- _CONSIGNA ESCRITA_
Responda estas preguntas sobre el texto acerca de la rebelión de las masas:
1. ¿En qué año se publicó el libro de José Ortega y Gasset?
2. ¿En qué países se han escenificado las sucesivas protestas?
3. ¿De qué se trata la situación cuyo origen es de larga data e involucra a toda la humanidad?

- _TEXTO PROPORCIONADO_
<<<<

Latinoamérica toda vive un momento político singular. Es un momento que se caracteriza por su estado de alta tensión. Las fuerzas de un comunismo anquilosado batallan por imponer una forma y manera de gobierno anclado en un pasado remoto que, en definitiva, es expresión de franco retroceso y decadencia. Experimentamos, pues, lo que el filósofo y pensador José Ortega y Gasset (1883-1955) denominó La rebelión de las masas. Así tituló el gran maestro español el libro en el que desarrolló su singular tesis, el cual fue publicado en 1929.

Es imposible, entonces, hablar de casualidades. Las sucesivas protestas que se han escenificado en Ecuador, Chile y ahora en Colombia son aldabonazos que nos obligan a no pasar por alto y a profundizar sobre una situación que va más allá de los países antes indicados. En tal sentido, es necesario resaltar que su origen es de larga data e involucra a toda la humanidad. Se trata del advenimiento de las masas al pleno poderío social. De allí que sea necesario adentrarnos en el fenómeno relativo a la rebelión de las masas.

>>>>

- _DATOS SIN PROCESAR_
<<<<

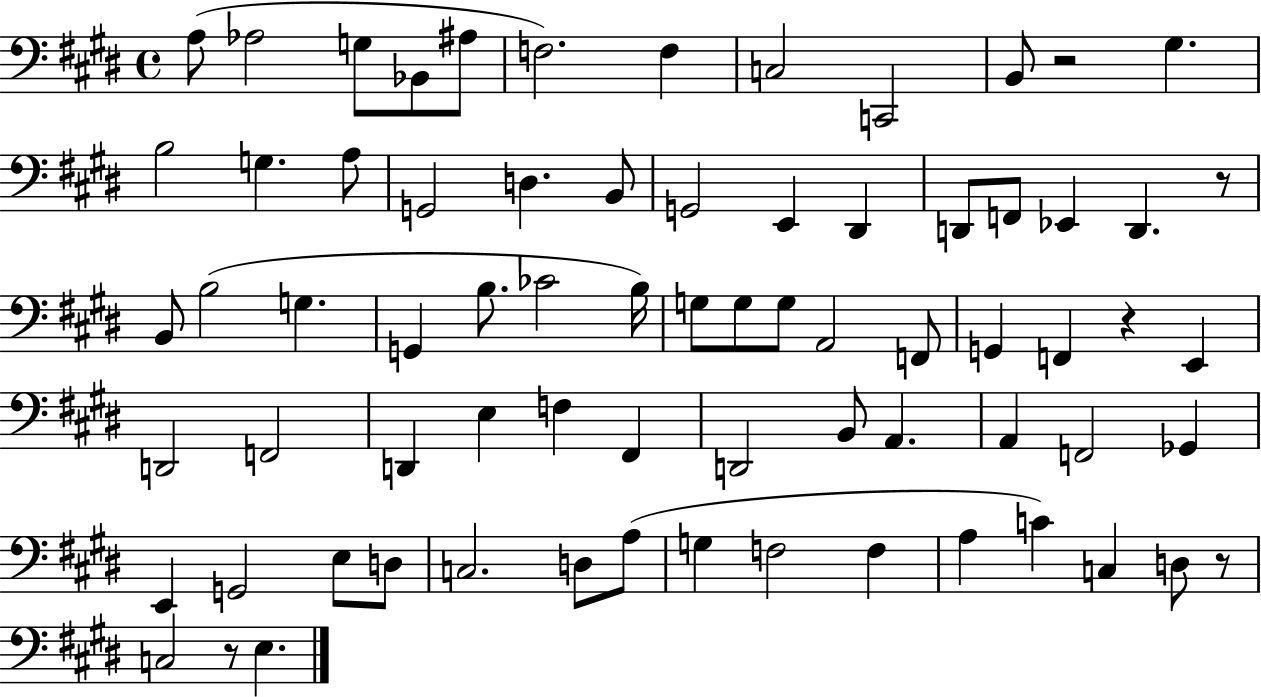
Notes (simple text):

A3/e Ab3/h G3/e Bb2/e A#3/e F3/h. F3/q C3/h C2/h B2/e R/h G#3/q. B3/h G3/q. A3/e G2/h D3/q. B2/e G2/h E2/q D#2/q D2/e F2/e Eb2/q D2/q. R/e B2/e B3/h G3/q. G2/q B3/e. CES4/h B3/s G3/e G3/e G3/e A2/h F2/e G2/q F2/q R/q E2/q D2/h F2/h D2/q E3/q F3/q F#2/q D2/h B2/e A2/q. A2/q F2/h Gb2/q E2/q G2/h E3/e D3/e C3/h. D3/e A3/e G3/q F3/h F3/q A3/q C4/q C3/q D3/e R/e C3/h R/e E3/q.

>>>>

- _RESPUESTA_
1. En 1929.
2. En Ecuador, Chile y Colombia.
3. Del advenimiento de las masas al pleno poderío social.